__SUPPLIED RECORDS__.
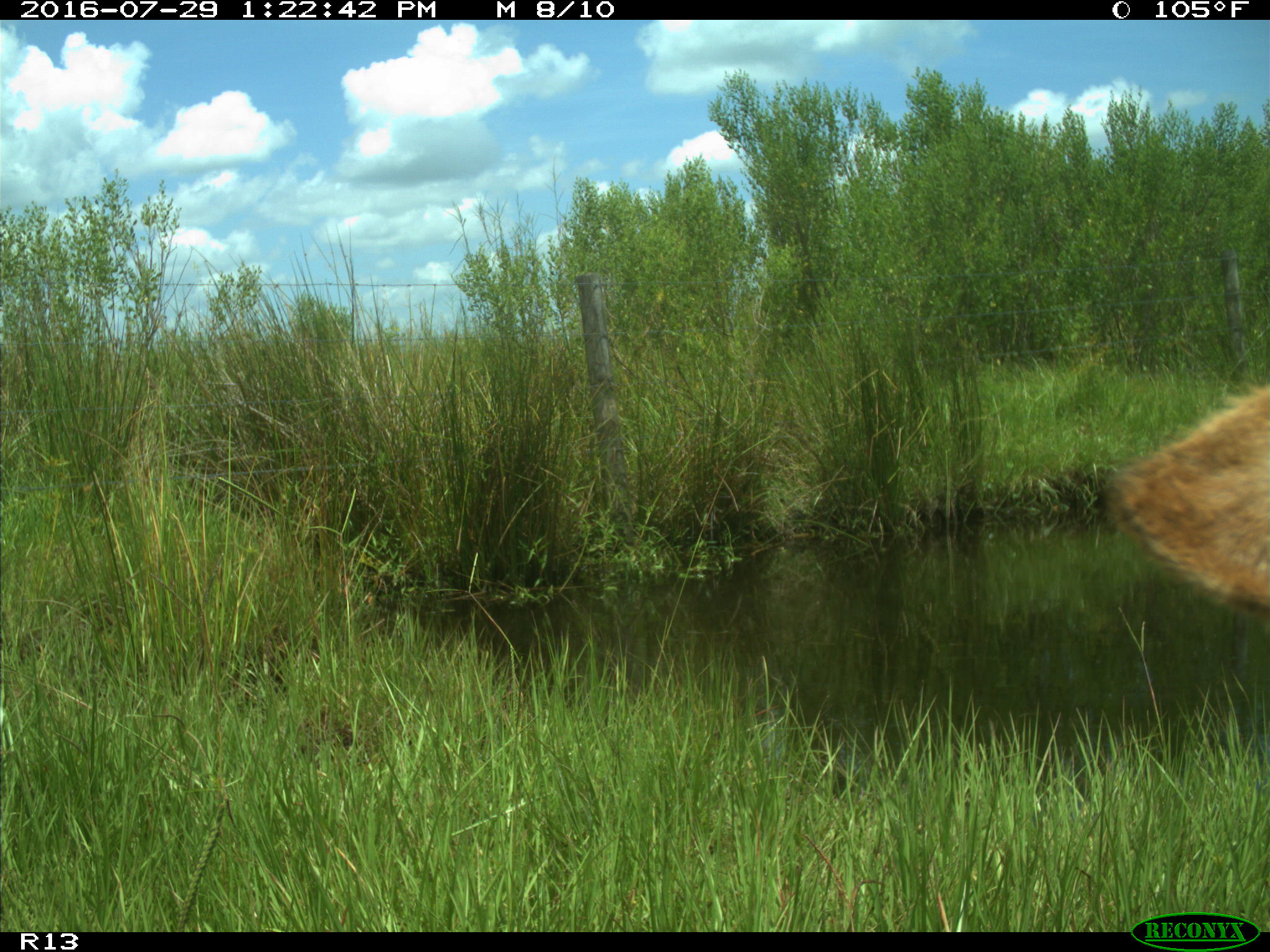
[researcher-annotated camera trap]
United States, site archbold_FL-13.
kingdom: Animalia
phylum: Chordata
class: Mammalia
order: Artiodactyla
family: Bovidae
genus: Bos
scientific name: Bos taurus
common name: domestic cow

__EXERCISE__.
Could you set down exactly the lines from the one containing "United States, site archbold_FL-13." through the last line of the records above, both included?

__ANSWER SPACE__.
United States, site archbold_FL-13.
kingdom: Animalia
phylum: Chordata
class: Mammalia
order: Artiodactyla
family: Bovidae
genus: Bos
scientific name: Bos taurus
common name: domestic cow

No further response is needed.